DATA FOR PROCESSING —
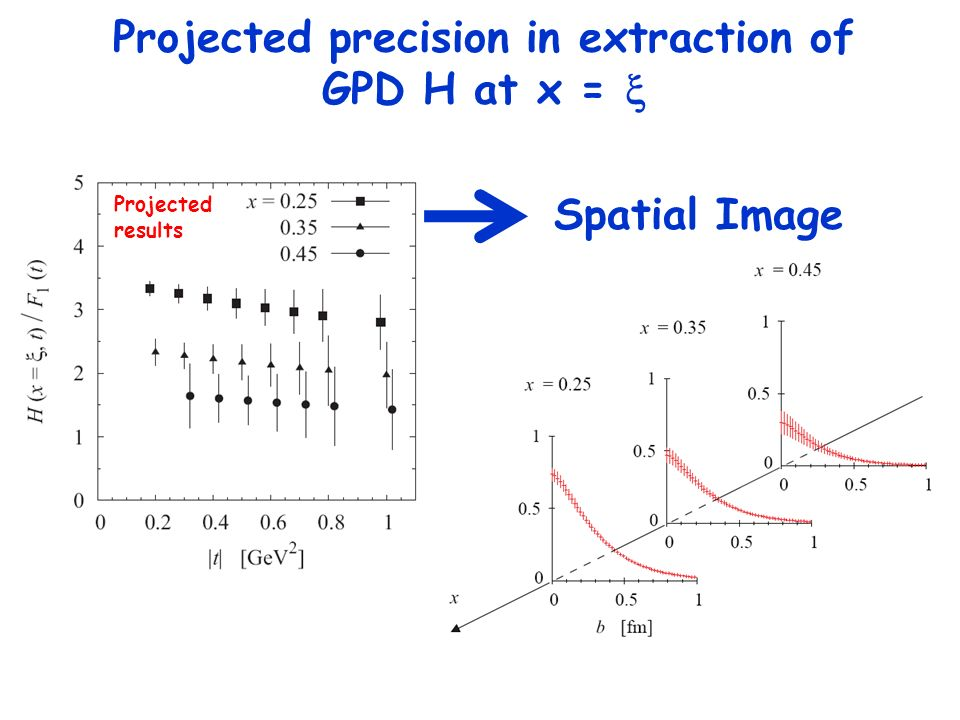Projected precision in extraction of GPD H at x = x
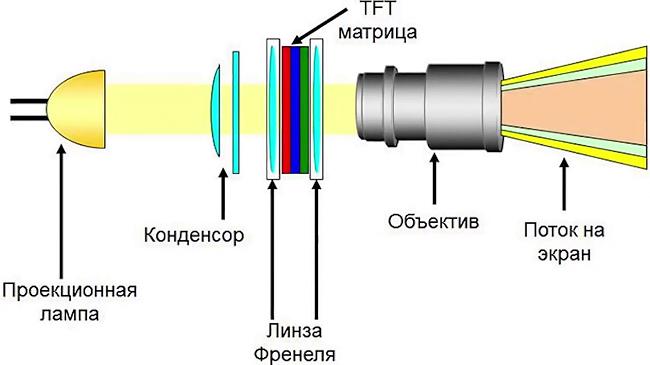 Схема проектора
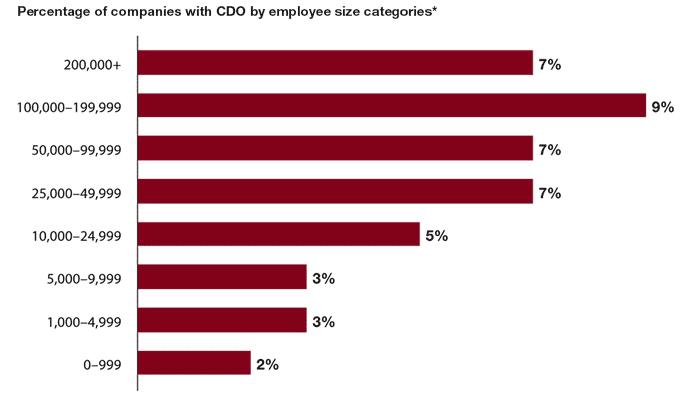 company size CDO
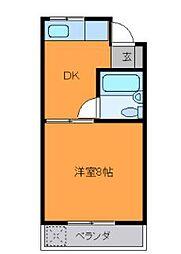 シティマンション[5階]の間取り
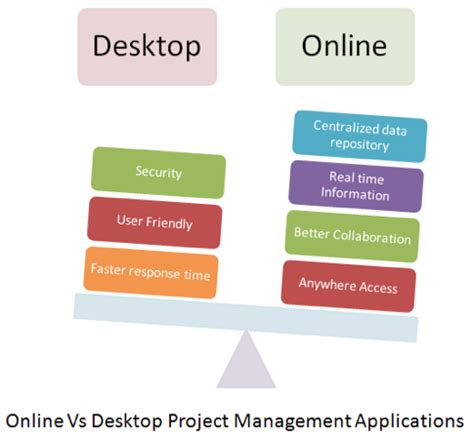 Online Vs Desktop Project Management Applications. Credit Card Categories Dr Merchant Pediatrics. Small Business Accept Credit Cards. Tourism Masters Degree Box Braids Hair Growth. Wishing Well Wedding Registry. Colleges In Orlando Area Website Design Cost. No Cost Refinance Rates Certificat Of Deposit. Philadelphia Flyers Credit Card. Can You Convert A Roth Ira To A Traditional Ira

EXERCISE BRIEF — Repeat the data in full and exactly. Omit pictures.

SOLUTION —
Projected precision in extraction of GPD H at x = x
 Схема проектора
 company size CDO
 シティマンション[5階]の間取り
 Online Vs Desktop Project Management Applications. Credit Card Categories Dr Merchant Pediatrics. Small Business Accept Credit Cards. Tourism Masters Degree Box Braids Hair Growth. Wishing Well Wedding Registry. Colleges In Orlando Area Website Design Cost. No Cost Refinance Rates Certificat Of Deposit. Philadelphia Flyers Credit Card. Can You Convert A Roth Ira To A Traditional Ira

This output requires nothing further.